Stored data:
===============

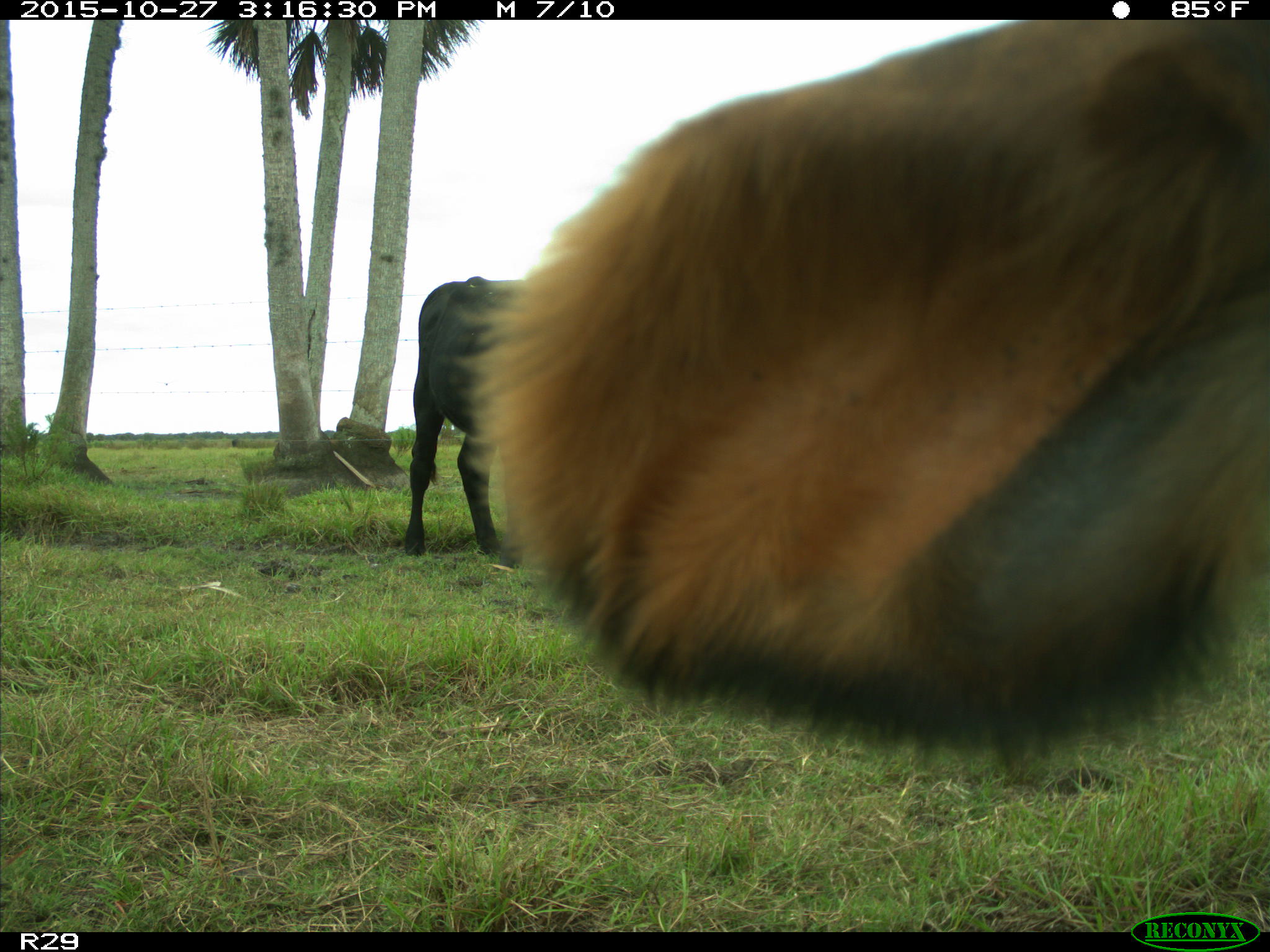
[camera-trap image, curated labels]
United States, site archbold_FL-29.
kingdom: Animalia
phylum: Chordata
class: Mammalia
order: Artiodactyla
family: Bovidae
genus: Bos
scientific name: Bos taurus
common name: domestic cow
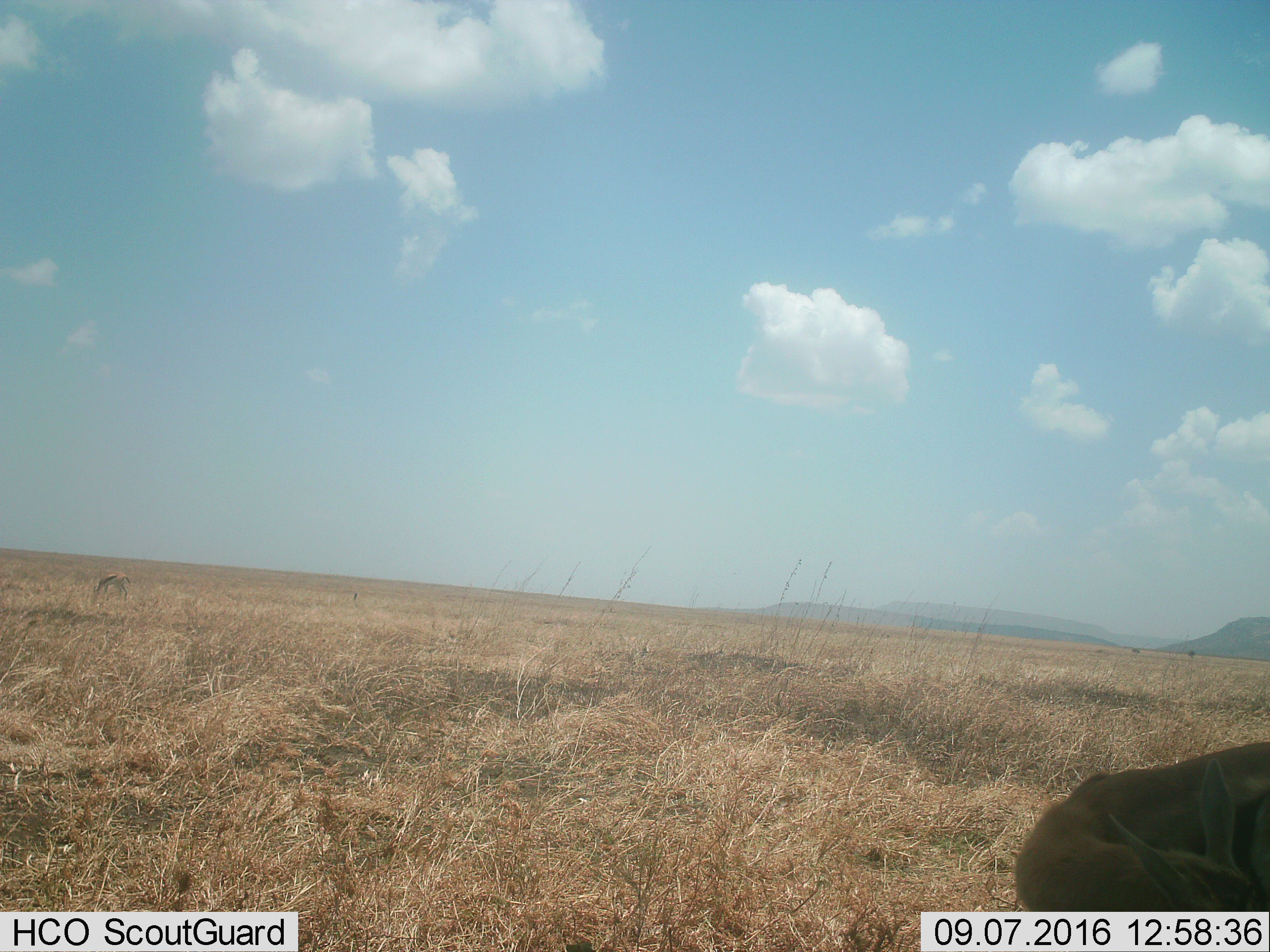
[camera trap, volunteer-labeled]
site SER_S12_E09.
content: unidentified animal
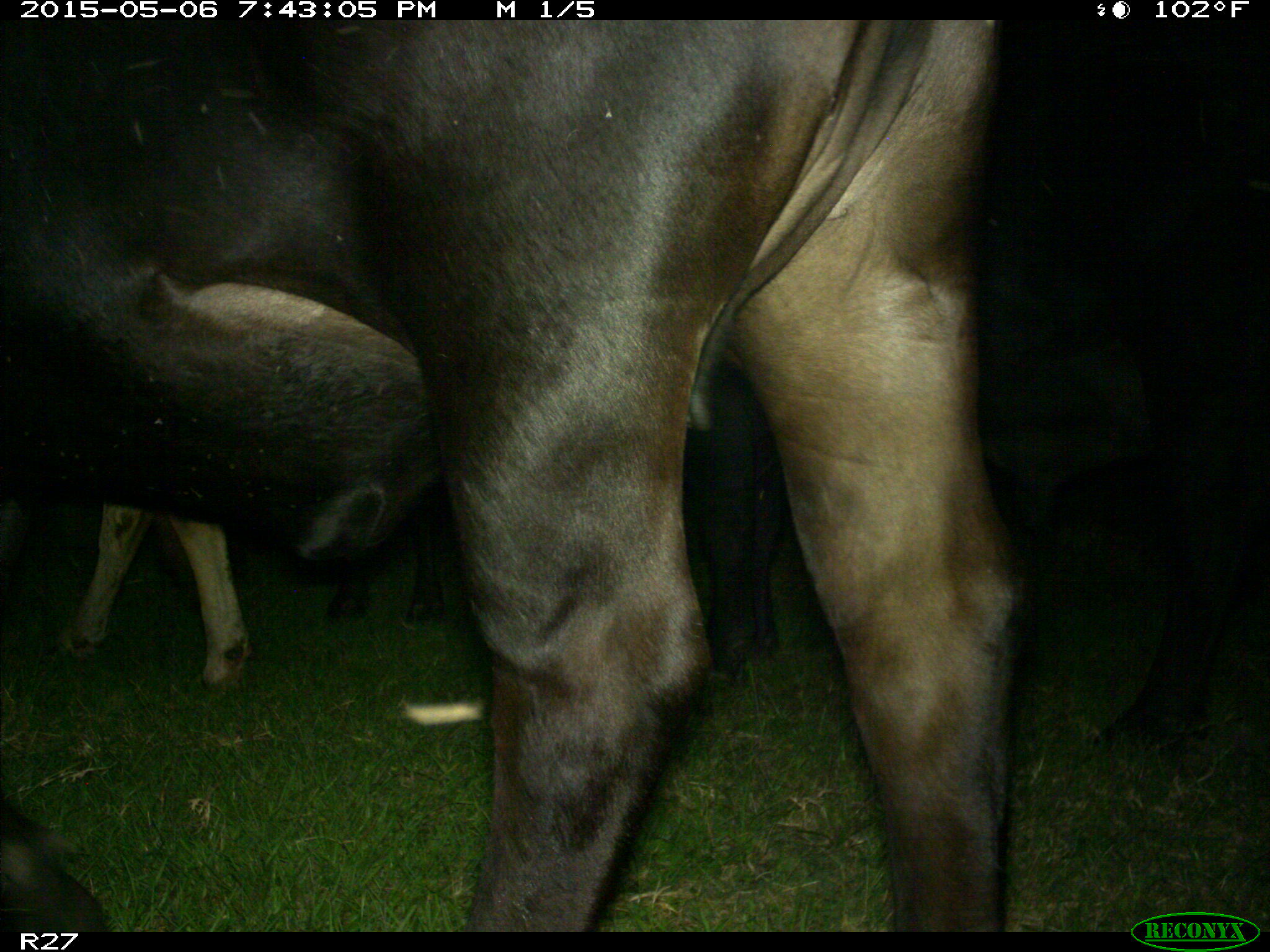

===============

Return each line of the entries that holds the string "site".

[Reply]:
United States, site archbold_FL-29.
site SER_S12_E09.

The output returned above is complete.